• _What the exercise asks_
Reproduce every line of the material below without changing a single character.

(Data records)
--- --- ---

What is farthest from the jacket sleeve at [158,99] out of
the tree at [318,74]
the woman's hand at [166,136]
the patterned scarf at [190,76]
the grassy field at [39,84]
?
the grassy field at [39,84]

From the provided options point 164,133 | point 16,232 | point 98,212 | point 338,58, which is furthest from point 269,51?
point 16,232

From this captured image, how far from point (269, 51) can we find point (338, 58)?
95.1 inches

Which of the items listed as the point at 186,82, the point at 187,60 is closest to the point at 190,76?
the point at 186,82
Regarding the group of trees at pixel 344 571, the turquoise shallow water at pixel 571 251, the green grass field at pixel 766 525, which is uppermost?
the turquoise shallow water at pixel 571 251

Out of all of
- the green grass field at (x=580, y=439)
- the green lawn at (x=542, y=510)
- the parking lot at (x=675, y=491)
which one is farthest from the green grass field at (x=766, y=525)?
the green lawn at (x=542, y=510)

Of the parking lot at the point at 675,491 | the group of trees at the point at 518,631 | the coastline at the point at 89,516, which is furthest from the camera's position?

--- --- ---

• _Solved problem_
What is farthest from the jacket sleeve at [158,99] out of
the tree at [318,74]
the woman's hand at [166,136]
the patterned scarf at [190,76]
the grassy field at [39,84]
?
the grassy field at [39,84]

From the provided options point 164,133 | point 16,232 | point 98,212 | point 338,58, which is furthest from point 269,51?
point 16,232

From this captured image, how far from point (269, 51) can we find point (338, 58)?
95.1 inches

Which of the items listed as the point at 186,82, the point at 187,60 is closest to the point at 190,76?
the point at 186,82
Regarding the group of trees at pixel 344 571, the turquoise shallow water at pixel 571 251, the green grass field at pixel 766 525, which is uppermost?
the turquoise shallow water at pixel 571 251

Out of all of
- the green grass field at (x=580, y=439)
- the green lawn at (x=542, y=510)
- the parking lot at (x=675, y=491)
which one is farthest from the green grass field at (x=766, y=525)?
the green lawn at (x=542, y=510)

Of the parking lot at the point at 675,491 | the group of trees at the point at 518,631 | the coastline at the point at 89,516, which is furthest from the camera's position?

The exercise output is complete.